= Nexus Arts =

Arts organisation in Adelaide, Australia

Nexus Arts, formerly a collective known as the Multicultural Arts Workers Committee, then Nexus Multicultural Arts Centre, is a not-for-profit contemporary arts organisation and venue in Adelaide, South Australia.

==History==
Nexus began as an artist collective called the Multicultural Arts Workers Committee, which helped to nurture public appreciation of the growing number of culturally diverse arts and artists, as well as helping some of the new artist migrants to resettle in Adelaide.

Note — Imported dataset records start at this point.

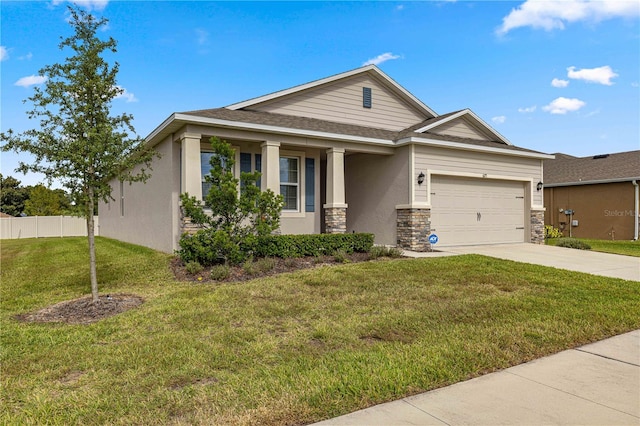 view of front facade featuring a front lawn and a garage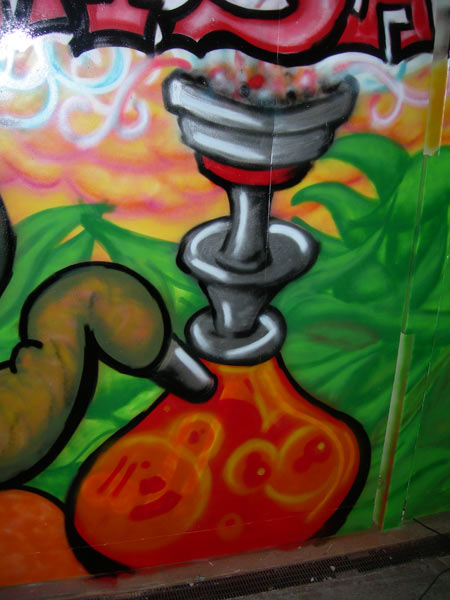 Graffiti of Woman Smoking Shisha Pipe on Pub Gates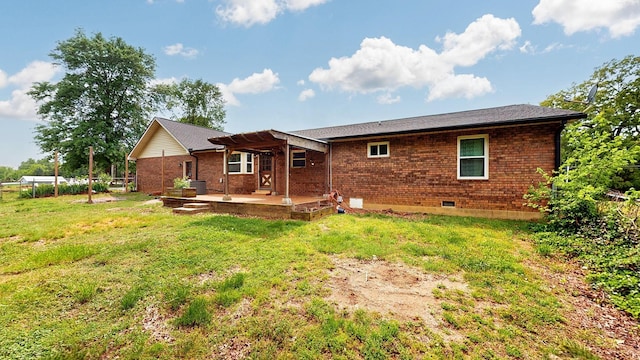 back of house with a yard, brick siding, a patio, and a pergola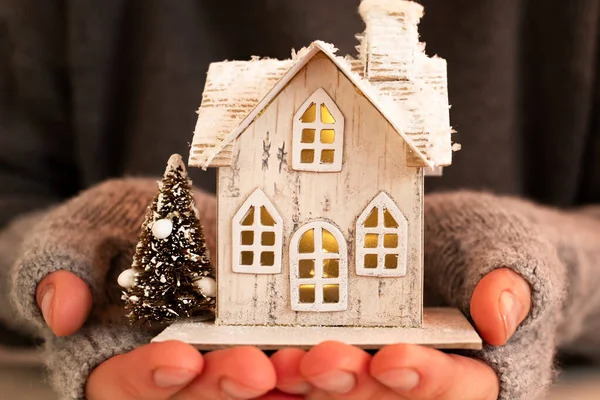 stock image A woman's hands hold a Christmas decoration in the form of a house in which the lights are on.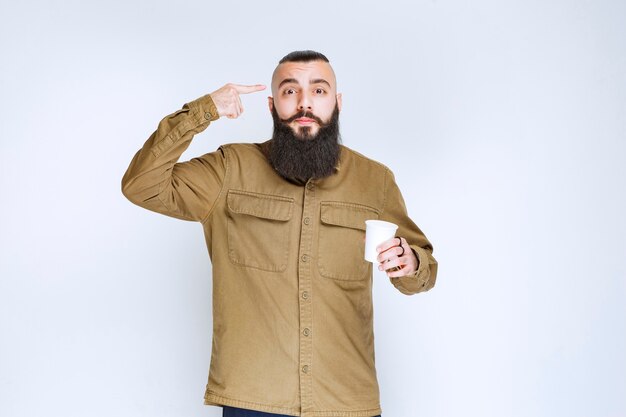 Man with beard holding a cup of coffee and thinking.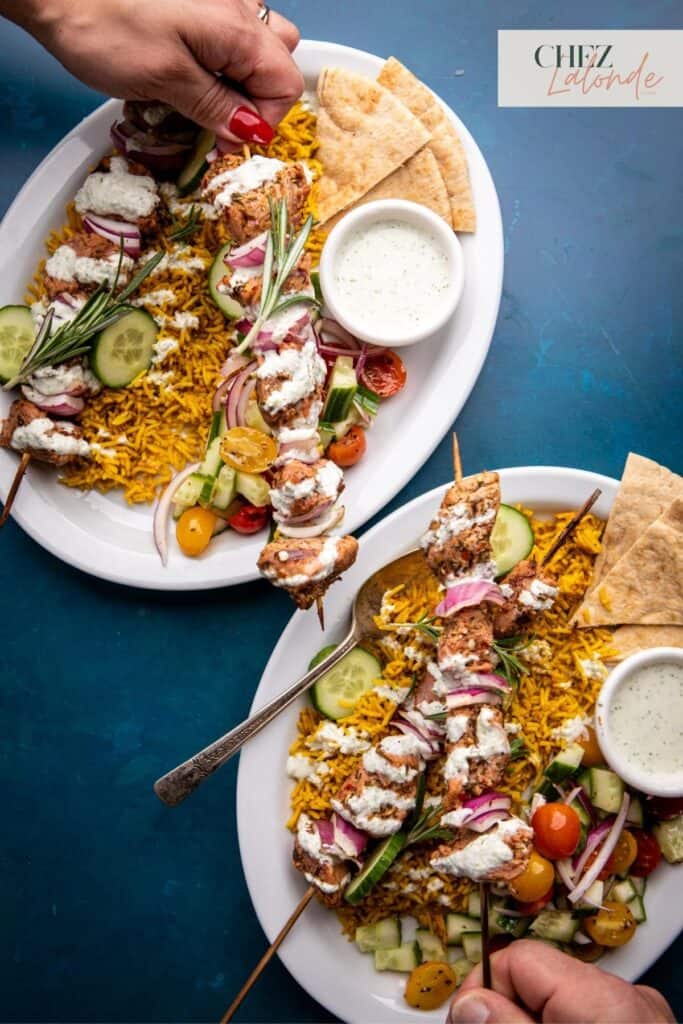 Here are 2 plates of Sous Vide Pork tenderloin Souvlaki served with tangy Tzatziki, Greek salad, Mediterranean rice and pita. 2 people are having this dish for dinner and their hands are picking up one of the skewer.
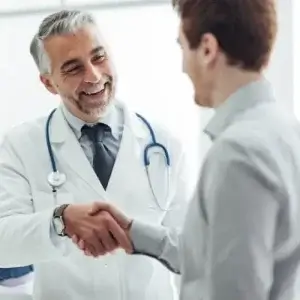 Doctors discussing Medicare cover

In 1984 the Committee remodelled itself into the Nexus Multicultural Arts Centre, to provide spaces to bring the multicultural artists' work to South Australian audiences and to help connect the diverse communities, and in 2015 the name was changed to Nexus Arts.

Its exhibitions were affected by the COVID-19 pandemic in Australia, but it adapted by putting exhibitions online, including an exhibition entitled I Am Because You Are: Illustrations Of Existence, featuring the work of Wamala Kyeyune Joseph and local emerging artist Tailor Winston in May 2020.

==Description==
Nexus Arts is located in the Lion Arts Centre, in the Adelaide's West End. It hosts live music shows and other events, including Adelaide Fringe events. It also has a visual arts program and gallery space.

Nexus are the only contemporary arts organisation with a focus on culturally and linguistically diverse (CALD) practice. It supports both CALD and First Nations artists by providing programs and opportunities for them, and provides exposure for these artists to a broader Australian audience.